Work to complete: Take the data that follows and retype it word for word.

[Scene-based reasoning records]
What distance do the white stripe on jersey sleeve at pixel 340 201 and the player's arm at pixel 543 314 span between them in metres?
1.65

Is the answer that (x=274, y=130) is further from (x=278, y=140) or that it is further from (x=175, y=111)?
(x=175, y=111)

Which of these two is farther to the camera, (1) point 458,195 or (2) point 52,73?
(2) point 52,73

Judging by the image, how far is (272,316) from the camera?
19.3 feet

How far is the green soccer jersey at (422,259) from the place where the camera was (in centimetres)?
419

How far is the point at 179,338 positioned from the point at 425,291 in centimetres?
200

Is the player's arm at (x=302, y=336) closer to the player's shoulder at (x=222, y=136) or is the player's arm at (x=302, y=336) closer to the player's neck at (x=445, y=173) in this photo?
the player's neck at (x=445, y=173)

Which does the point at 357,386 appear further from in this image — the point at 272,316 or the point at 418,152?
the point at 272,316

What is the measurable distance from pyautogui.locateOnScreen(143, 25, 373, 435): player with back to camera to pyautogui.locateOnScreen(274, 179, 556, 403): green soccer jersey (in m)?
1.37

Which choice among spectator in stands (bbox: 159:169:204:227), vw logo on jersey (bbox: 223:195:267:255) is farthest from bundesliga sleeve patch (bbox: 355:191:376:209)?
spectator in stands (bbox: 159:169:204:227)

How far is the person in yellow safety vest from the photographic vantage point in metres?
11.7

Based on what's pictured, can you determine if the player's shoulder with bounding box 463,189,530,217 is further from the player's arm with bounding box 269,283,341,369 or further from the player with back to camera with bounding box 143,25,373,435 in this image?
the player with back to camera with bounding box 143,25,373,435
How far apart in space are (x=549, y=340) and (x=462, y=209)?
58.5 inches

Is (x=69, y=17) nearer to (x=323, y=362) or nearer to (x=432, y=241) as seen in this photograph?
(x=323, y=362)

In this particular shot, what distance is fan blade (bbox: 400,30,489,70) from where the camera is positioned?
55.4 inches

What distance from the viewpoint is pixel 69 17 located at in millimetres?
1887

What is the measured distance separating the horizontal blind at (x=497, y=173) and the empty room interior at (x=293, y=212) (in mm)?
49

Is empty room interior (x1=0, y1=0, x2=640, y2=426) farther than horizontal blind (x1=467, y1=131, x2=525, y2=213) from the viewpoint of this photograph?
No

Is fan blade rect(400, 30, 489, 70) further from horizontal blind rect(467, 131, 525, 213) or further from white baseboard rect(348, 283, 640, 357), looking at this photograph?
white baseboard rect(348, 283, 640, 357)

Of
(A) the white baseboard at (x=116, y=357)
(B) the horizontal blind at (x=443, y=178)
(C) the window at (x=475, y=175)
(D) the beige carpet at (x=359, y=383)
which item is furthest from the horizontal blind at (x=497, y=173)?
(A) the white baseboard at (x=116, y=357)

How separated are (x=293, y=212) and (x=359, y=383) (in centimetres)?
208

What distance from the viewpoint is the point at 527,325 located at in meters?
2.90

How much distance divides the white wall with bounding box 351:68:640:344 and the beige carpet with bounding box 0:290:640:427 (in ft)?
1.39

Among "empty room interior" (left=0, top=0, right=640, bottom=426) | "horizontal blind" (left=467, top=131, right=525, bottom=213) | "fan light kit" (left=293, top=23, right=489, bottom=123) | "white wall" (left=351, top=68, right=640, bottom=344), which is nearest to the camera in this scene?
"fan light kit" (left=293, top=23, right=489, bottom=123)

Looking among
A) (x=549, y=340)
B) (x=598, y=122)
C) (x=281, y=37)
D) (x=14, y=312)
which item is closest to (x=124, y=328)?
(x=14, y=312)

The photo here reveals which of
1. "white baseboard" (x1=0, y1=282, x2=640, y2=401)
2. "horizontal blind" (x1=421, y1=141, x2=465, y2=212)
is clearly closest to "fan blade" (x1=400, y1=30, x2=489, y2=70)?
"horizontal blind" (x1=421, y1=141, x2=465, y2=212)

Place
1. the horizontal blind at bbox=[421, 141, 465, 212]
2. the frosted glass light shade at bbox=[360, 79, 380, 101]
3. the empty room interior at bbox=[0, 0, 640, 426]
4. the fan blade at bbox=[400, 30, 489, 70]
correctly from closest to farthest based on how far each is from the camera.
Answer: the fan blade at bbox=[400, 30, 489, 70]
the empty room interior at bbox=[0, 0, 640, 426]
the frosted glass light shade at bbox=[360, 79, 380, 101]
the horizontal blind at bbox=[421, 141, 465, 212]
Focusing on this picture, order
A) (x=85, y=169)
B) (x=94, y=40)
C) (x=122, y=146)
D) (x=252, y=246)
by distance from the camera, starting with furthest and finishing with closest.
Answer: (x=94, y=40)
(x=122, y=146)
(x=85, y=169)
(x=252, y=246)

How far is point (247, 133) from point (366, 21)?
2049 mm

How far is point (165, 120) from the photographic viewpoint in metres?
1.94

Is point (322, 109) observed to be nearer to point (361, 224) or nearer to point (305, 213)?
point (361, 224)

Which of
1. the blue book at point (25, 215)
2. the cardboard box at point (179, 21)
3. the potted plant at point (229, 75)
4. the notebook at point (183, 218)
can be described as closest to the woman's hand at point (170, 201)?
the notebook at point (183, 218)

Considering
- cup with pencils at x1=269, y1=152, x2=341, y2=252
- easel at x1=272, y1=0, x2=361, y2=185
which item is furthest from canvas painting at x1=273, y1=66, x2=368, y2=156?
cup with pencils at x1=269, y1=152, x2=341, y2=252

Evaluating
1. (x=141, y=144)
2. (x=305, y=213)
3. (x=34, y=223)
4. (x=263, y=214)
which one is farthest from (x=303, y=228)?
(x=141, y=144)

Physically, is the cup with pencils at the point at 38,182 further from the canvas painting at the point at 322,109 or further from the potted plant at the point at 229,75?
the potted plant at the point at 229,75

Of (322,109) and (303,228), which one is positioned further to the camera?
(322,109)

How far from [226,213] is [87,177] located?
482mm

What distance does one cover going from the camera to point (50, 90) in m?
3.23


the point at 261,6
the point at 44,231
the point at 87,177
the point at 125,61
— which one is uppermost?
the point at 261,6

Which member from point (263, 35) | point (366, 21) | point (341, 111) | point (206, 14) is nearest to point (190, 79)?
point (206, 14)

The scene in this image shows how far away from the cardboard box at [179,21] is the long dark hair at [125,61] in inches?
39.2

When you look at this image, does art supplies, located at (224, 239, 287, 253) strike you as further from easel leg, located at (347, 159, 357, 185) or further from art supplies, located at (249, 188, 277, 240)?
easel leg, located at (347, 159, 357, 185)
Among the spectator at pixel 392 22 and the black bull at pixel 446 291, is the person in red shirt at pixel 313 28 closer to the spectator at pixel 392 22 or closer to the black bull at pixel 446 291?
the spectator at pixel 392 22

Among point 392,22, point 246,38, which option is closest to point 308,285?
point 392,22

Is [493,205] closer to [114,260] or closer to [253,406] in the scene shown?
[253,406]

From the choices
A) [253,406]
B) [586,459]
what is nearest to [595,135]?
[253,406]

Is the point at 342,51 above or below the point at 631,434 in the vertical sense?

Result of the exercise:
What distance do the white stripe on jersey sleeve at pixel 340 201 and the player's arm at pixel 543 314 span between them in metres?
1.65

Is the answer that (x=274, y=130) is further from (x=278, y=140) or that it is further from (x=175, y=111)?
(x=175, y=111)

Which of these two is farther to the camera, (1) point 458,195 or (2) point 52,73?
(2) point 52,73

Judging by the image, how far is (272,316) from the camera?
19.3 feet

How far is the green soccer jersey at (422,259) from the place where the camera was (in centimetres)?
419

How far is the point at 179,338 positioned from the point at 425,291 in centimetres?
200

Is the player's arm at (x=302, y=336) closer to the player's shoulder at (x=222, y=136) or is the player's arm at (x=302, y=336) closer to the player's neck at (x=445, y=173) in this photo?
the player's neck at (x=445, y=173)

Which does the point at 357,386 appear further from in this image — the point at 272,316 or the point at 418,152?
the point at 272,316

What is the measurable distance from pyautogui.locateOnScreen(143, 25, 373, 435): player with back to camera to pyautogui.locateOnScreen(274, 179, 556, 403): green soccer jersey (in m)?
1.37

Which choice among spectator in stands (bbox: 159:169:204:227), vw logo on jersey (bbox: 223:195:267:255) is farthest from bundesliga sleeve patch (bbox: 355:191:376:209)?
spectator in stands (bbox: 159:169:204:227)

How far is the person in yellow safety vest from the photographic vantage point in metres?
11.7

Based on what's pictured, can you determine if the player's shoulder with bounding box 463,189,530,217 is further from the player's arm with bounding box 269,283,341,369 or further from the player with back to camera with bounding box 143,25,373,435 in this image?
the player with back to camera with bounding box 143,25,373,435
How far apart in space are (x=549, y=340) and (x=462, y=209)?
58.5 inches

Is (x=69, y=17) nearer to (x=323, y=362) or nearer to (x=432, y=241) as seen in this photograph?
(x=323, y=362)

In this particular shot, what distance is fan blade (bbox: 400,30,489,70) from where the camera is positioned?
55.4 inches

What distance from the viewpoint is pixel 69 17 located at in millimetres?
1887

What is the measured distance separating the horizontal blind at (x=497, y=173) and the empty room interior at (x=293, y=212) (in mm)?
49

Is empty room interior (x1=0, y1=0, x2=640, y2=426) farther than horizontal blind (x1=467, y1=131, x2=525, y2=213) from the viewpoint of this photograph?
No

Is fan blade rect(400, 30, 489, 70) further from horizontal blind rect(467, 131, 525, 213) or further from white baseboard rect(348, 283, 640, 357), looking at this photograph?
white baseboard rect(348, 283, 640, 357)

Of
(A) the white baseboard at (x=116, y=357)
(B) the horizontal blind at (x=443, y=178)
(C) the window at (x=475, y=175)
(D) the beige carpet at (x=359, y=383)
which item is furthest from the horizontal blind at (x=497, y=173)?
(A) the white baseboard at (x=116, y=357)

How separated are (x=293, y=212) and (x=359, y=383) (in centimetres)?
208

What distance from the viewpoint is the point at 527,325 located at in meters?
2.90

How much distance divides the white wall with bounding box 351:68:640:344 and the beige carpet with bounding box 0:290:640:427 (in ft)?
1.39

Among "empty room interior" (left=0, top=0, right=640, bottom=426) | "horizontal blind" (left=467, top=131, right=525, bottom=213) | "fan light kit" (left=293, top=23, right=489, bottom=123) | "white wall" (left=351, top=68, right=640, bottom=344), which is nearest to the camera in this scene?
"fan light kit" (left=293, top=23, right=489, bottom=123)

Looking among
A) (x=549, y=340)
B) (x=598, y=122)
C) (x=281, y=37)
D) (x=14, y=312)
which item is closest to (x=124, y=328)?
(x=14, y=312)

The photo here reveals which of
1. "white baseboard" (x1=0, y1=282, x2=640, y2=401)
2. "horizontal blind" (x1=421, y1=141, x2=465, y2=212)
is clearly closest to "fan blade" (x1=400, y1=30, x2=489, y2=70)?
"horizontal blind" (x1=421, y1=141, x2=465, y2=212)

Place
1. the horizontal blind at bbox=[421, 141, 465, 212]
2. the frosted glass light shade at bbox=[360, 79, 380, 101]
3. the empty room interior at bbox=[0, 0, 640, 426]
4. the fan blade at bbox=[400, 30, 489, 70]
correctly from closest to farthest based on how far each is from the camera.
Answer: the fan blade at bbox=[400, 30, 489, 70]
the empty room interior at bbox=[0, 0, 640, 426]
the frosted glass light shade at bbox=[360, 79, 380, 101]
the horizontal blind at bbox=[421, 141, 465, 212]
Focusing on this picture, order
A) (x=85, y=169)
B) (x=94, y=40)
C) (x=122, y=146)
D) (x=252, y=246)
by distance from the camera, starting with furthest and finishing with closest.
Answer: (x=94, y=40)
(x=122, y=146)
(x=85, y=169)
(x=252, y=246)

How far is point (247, 133) from point (366, 21)?
2049 mm

How far is point (165, 120) from the photographic viewpoint in metres?
1.94

Is point (322, 109) observed to be nearer to point (361, 224) or nearer to point (305, 213)?
point (361, 224)

Which of
1. the blue book at point (25, 215)
2. the cardboard box at point (179, 21)
3. the potted plant at point (229, 75)
4. the notebook at point (183, 218)
can be described as closest to the woman's hand at point (170, 201)?
the notebook at point (183, 218)

Considering
- cup with pencils at x1=269, y1=152, x2=341, y2=252
- easel at x1=272, y1=0, x2=361, y2=185
which item is furthest from canvas painting at x1=273, y1=66, x2=368, y2=156?
cup with pencils at x1=269, y1=152, x2=341, y2=252

Evaluating
1. (x=141, y=144)
2. (x=305, y=213)
3. (x=34, y=223)
4. (x=263, y=214)
which one is farthest from (x=303, y=228)?
(x=141, y=144)

Physically, is the cup with pencils at the point at 38,182 further from the canvas painting at the point at 322,109 or further from the potted plant at the point at 229,75?
the potted plant at the point at 229,75

Of (322,109) and (303,228), which one is positioned further to the camera?
(322,109)

How far from [226,213] is [87,177] located?
482mm

What distance does one cover going from the camera to point (50, 90) in m?
3.23


the point at 261,6
the point at 44,231
the point at 87,177
the point at 125,61
— which one is uppermost?
the point at 261,6

Which member from point (263, 35) | point (366, 21) | point (341, 111) | point (206, 14) is nearest to point (190, 79)?
point (206, 14)

The scene in this image shows how far away from the cardboard box at [179,21] is the long dark hair at [125,61] in inches?
39.2

When you look at this image, does art supplies, located at (224, 239, 287, 253) strike you as further from easel leg, located at (347, 159, 357, 185) or further from art supplies, located at (249, 188, 277, 240)?
easel leg, located at (347, 159, 357, 185)
Among the spectator at pixel 392 22 and the black bull at pixel 446 291, is the person in red shirt at pixel 313 28 closer to the spectator at pixel 392 22 or closer to the black bull at pixel 446 291?
the spectator at pixel 392 22

Among point 392,22, point 246,38, which option is closest to point 308,285?
point 392,22

Is [493,205] closer to [114,260] or closer to [253,406] in the scene shown?
[253,406]

From the choices
A) [253,406]
B) [586,459]
what is nearest to [595,135]?
[253,406]

Is the point at 342,51 above or below the point at 631,434 in the vertical sense?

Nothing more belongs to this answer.